Some struggle, some soar in complex classroom
Thursday, May 20, 1999 | 11:40 a.m.
Teacher John Pendry takes stock of what his students have learned.
"They're right on in reading, but some of their math scores are significantly lower than they should be," Pendry said. "I've been concerned about math since day one."
Ultimately, teachers like Pendry are concerned about one question: Are the students learning what they need to know this year?
For Pendry, the answer is yes and no.
Clark County teachers follow a detailed guidebook that outlines what material children are supposed to learn -- and when. The guidebook, called the "Curriculum Essentials Framework," is a road map for teaching.
For instance, the framework says that Pendry's fourth graders should be learning the following material.
In math:
* Rounding numbers to the nearest 10, 100, 1,000, 10,000.
* Reading and writing symbols and words for proper and improper fractions and mixed numbers.
* Dividing a two- or three-digit number by a one-digit number, with or without remainder.
In reading:
* Responding to reading selections, summarize a passage.
* Building vocabulary; using synonyms and antonyms; conjunctions.
* Writing a well-organized paragraph; writing to tell a story.
Pendry has been covering the material this school year. But in a class of 30 students, some keep up and some don't. For instance, Pendry's brightest students, among them Ramon, Molly and Hannah, can easily summarize reading passages and add and subtract fractions with the same denominators.
For Pendry's slower pupils, that work is much harder. They lag behind.
Pendry has watched in frustration as Armand, who has been in and out of schools in Las Vegas, has struggled with the simplest of single-digit division problems. Nick has found himself baffled over fairly simple vocabulary words.
Fourth grade teachers like Pendry struggle with issues like teaching long division to students who left third grade without learning basic multiplication tables, or how to sound out words.
"Therein lies the challenge," Pendry said.
Pendry has never held a student back during his eight years of teaching. He does not expect to hold any students back this year, although Armand and a few others probably will not master fourth grade material by the end of the year.
"To hold a student back he would have to be struggling in all areas and not be learning disabled or qualify for (special education)," Pendry said. "You have to weigh a lot of factors -- social, emotional, academic."
In Clark County, 1,864 of 189,231 students in the 1997-98 school year were required to repeat their grade (slightly less than 1 percent). That's lower than an estimated 5 to 7 percent of students who are held back nationwide.
"Our position is that in some cases we do retain students and that is a cooperative decision made by the parent, the teacher and the administrator," Superintendent Brian Cram said. But Cram said that in most cases, "It's not a very effective thing to do."
The controversial issue of social promotion -- allowing failing students to go on to the next grade -- has become a hot-button issue nationwide.
Prominent leaders including President Clinton and presidential hopeful Gov.
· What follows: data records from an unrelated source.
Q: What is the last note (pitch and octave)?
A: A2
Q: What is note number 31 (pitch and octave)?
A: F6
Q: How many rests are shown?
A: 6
George W. Bush of Texas have attacked social promotion.
Clinton points to a 4-year-old policy that says Chicago eighth graders must attend summer school if they fail reading and math tests. Two summers ago, 65 percent of the eighth graders who went to summer school did well enough to begin ninth grade. The rest were held back.
Four states -- California, Delaware, South Carolina and Wisconsin -- last year passed bills that curb social promotion, at least in certain grades.
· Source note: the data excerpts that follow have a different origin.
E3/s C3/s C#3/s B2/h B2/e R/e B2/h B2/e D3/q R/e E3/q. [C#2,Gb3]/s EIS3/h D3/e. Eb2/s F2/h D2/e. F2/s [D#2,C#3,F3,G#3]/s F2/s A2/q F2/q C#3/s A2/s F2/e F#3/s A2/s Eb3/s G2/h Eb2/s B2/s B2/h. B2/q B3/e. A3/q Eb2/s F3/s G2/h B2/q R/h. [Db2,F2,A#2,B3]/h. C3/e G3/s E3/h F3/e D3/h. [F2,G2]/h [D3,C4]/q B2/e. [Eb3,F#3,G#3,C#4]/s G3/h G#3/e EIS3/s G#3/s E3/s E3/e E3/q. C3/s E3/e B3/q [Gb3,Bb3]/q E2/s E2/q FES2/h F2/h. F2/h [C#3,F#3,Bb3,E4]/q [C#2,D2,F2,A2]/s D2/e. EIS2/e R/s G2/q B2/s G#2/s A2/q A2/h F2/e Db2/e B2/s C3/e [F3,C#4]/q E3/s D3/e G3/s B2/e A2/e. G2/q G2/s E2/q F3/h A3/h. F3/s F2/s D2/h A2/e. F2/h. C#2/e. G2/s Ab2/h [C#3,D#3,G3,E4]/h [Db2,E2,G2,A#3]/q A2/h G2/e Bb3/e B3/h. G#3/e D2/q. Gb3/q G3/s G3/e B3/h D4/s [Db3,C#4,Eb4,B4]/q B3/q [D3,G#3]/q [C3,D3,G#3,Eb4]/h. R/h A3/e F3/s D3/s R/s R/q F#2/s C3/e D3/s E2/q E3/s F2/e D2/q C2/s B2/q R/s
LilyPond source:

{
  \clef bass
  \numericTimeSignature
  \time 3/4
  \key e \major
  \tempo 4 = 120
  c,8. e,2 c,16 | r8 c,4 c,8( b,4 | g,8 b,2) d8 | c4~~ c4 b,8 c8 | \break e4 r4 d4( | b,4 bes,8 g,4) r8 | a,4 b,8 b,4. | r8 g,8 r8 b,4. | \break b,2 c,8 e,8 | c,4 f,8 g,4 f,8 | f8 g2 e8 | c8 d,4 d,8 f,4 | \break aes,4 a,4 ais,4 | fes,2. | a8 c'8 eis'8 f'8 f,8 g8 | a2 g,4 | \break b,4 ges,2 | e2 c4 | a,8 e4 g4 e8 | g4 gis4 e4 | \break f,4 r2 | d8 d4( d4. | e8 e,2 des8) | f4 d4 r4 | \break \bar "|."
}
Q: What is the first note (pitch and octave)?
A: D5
But educators nationwide favor social promotion, despite politicians who do not.
"All but drowned out by the furor surrounding social promotion, however, is the cautious voice of education research, which generally has found that holding students back is no guarantee that they'll eventually catch up," trade publication Education Week noted in its Jan. 11, 1999, issue.
Educators cite reams of studies that indicate students who are retained fall further behind because they fail the same material again.
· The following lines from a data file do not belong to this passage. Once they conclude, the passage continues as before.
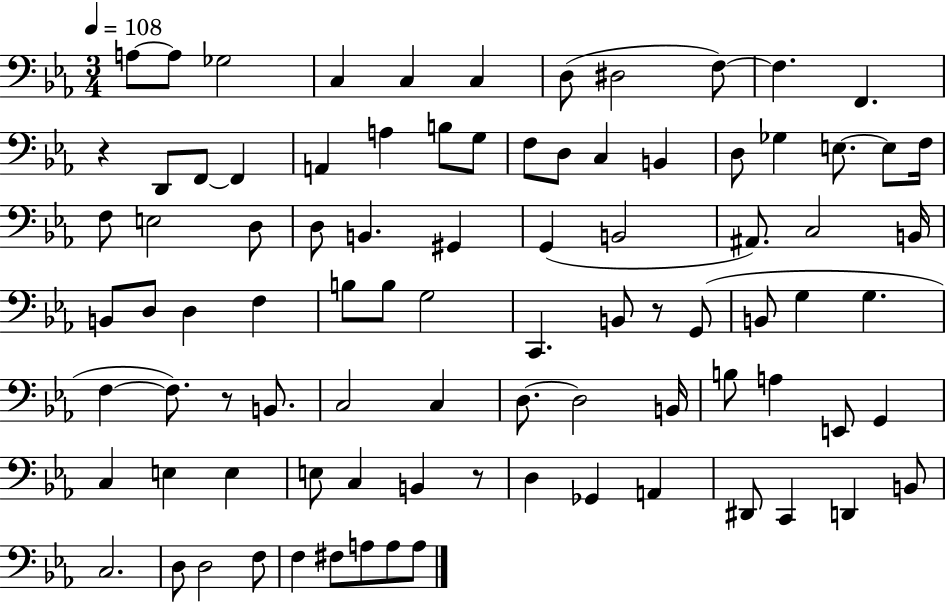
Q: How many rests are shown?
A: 4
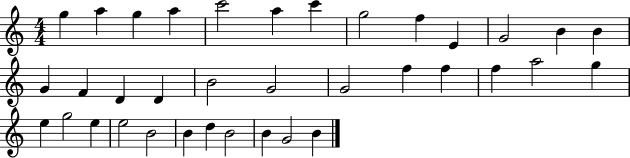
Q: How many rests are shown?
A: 0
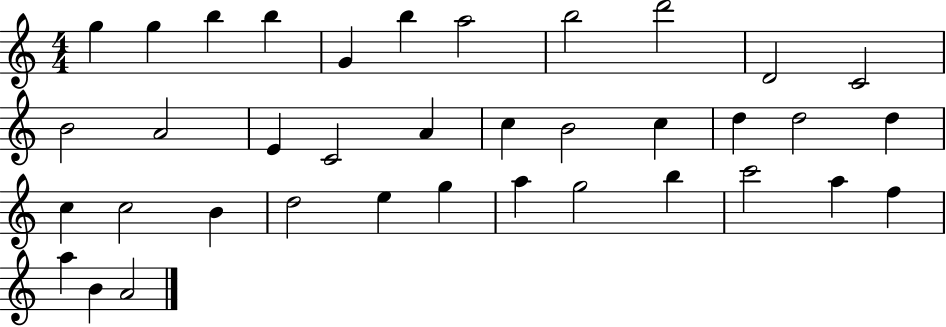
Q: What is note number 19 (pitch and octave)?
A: C5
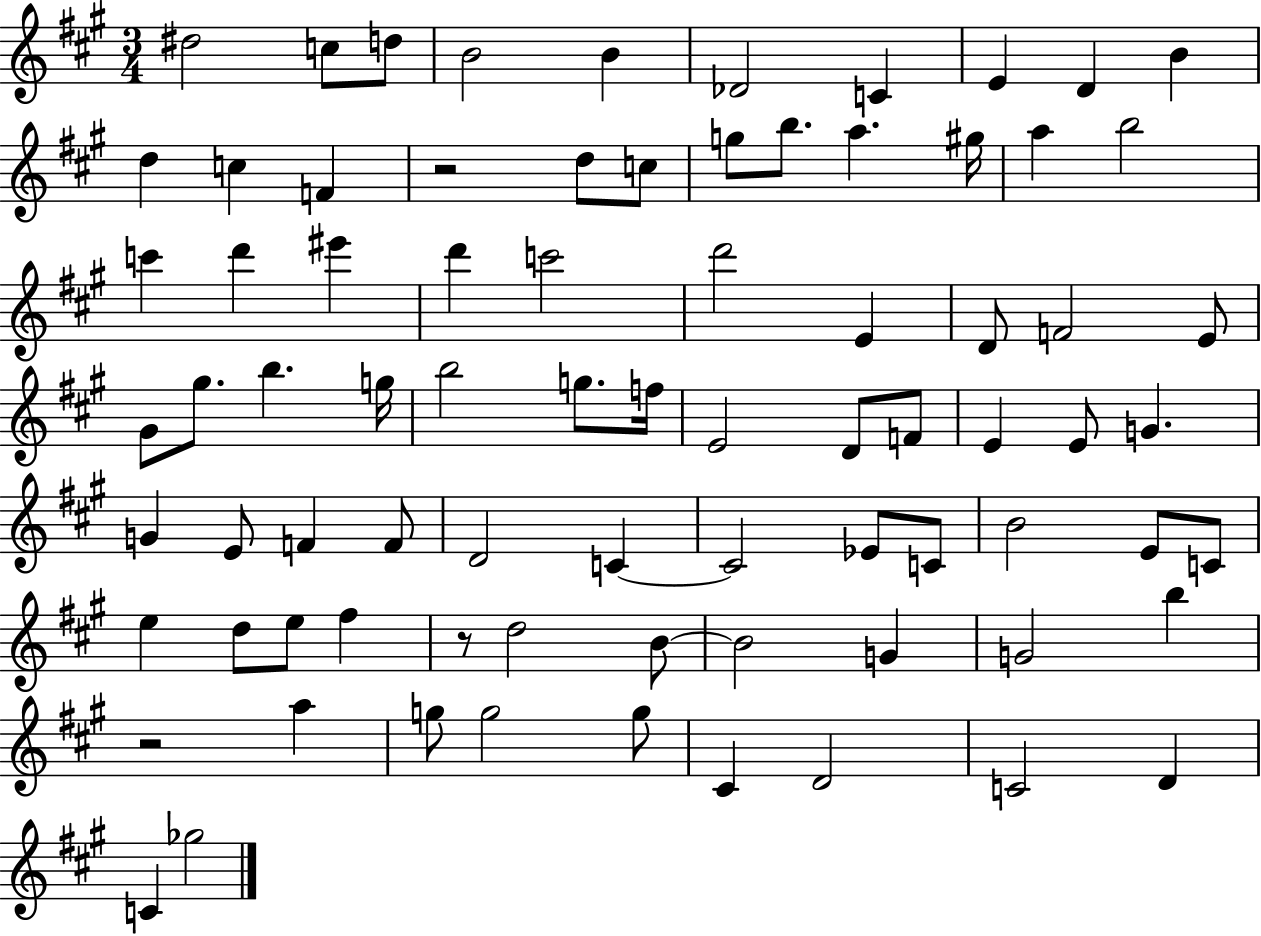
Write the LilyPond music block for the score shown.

One synthesis of 63 studies concluded that students who were held back "performed more poorly on average than if they had gone on without repeating," according to a 1990 issue of the trade publication Educational Leadership.
"If we look at evidence about kids retained, they don't get better over the long term. They fall further behind," Arthur J. Reynolds, a professor of educational psychology at the University of Wisconsin-Madison, said in Education Week. "All things being equal, social promotion is better than retention."
Local education officials say they would rather put struggling students in remedial programs. For instance, five of Pendry's students are in the school's Reading Improvement Program.
"To stigmatize a child by retaining them in a classroom where their peers are younger, where they are physically different from them, accomplishes what?" asks Clark County assistant superintendent Kay Carl, who oversees elementary schools. "Children just don't stand still. They continue to grow and socially change and continue to be emotional human beings."
The district also runs summer and after-school programs, as well as "inter-session" programs at year-round schools. The programs are aimed at helping students who might otherwise be held back.
Last year the district helped 2,485 students in such programs at 44 elementary schools.
"Some of them just need that extra boost," said Kim Dupuis, an assistant principal at Ruth Fyfe Elementary, who runs the programs.
Jydstrup Principal Nadine Nielsen said that teaching a large, diverse class like Pendry's can take "a lot of fancy dancing." Teachers must carefully study the abilities of each student, the veteran principal said.
"What makes us think that each brain is going to understand everything at exactly the same age?"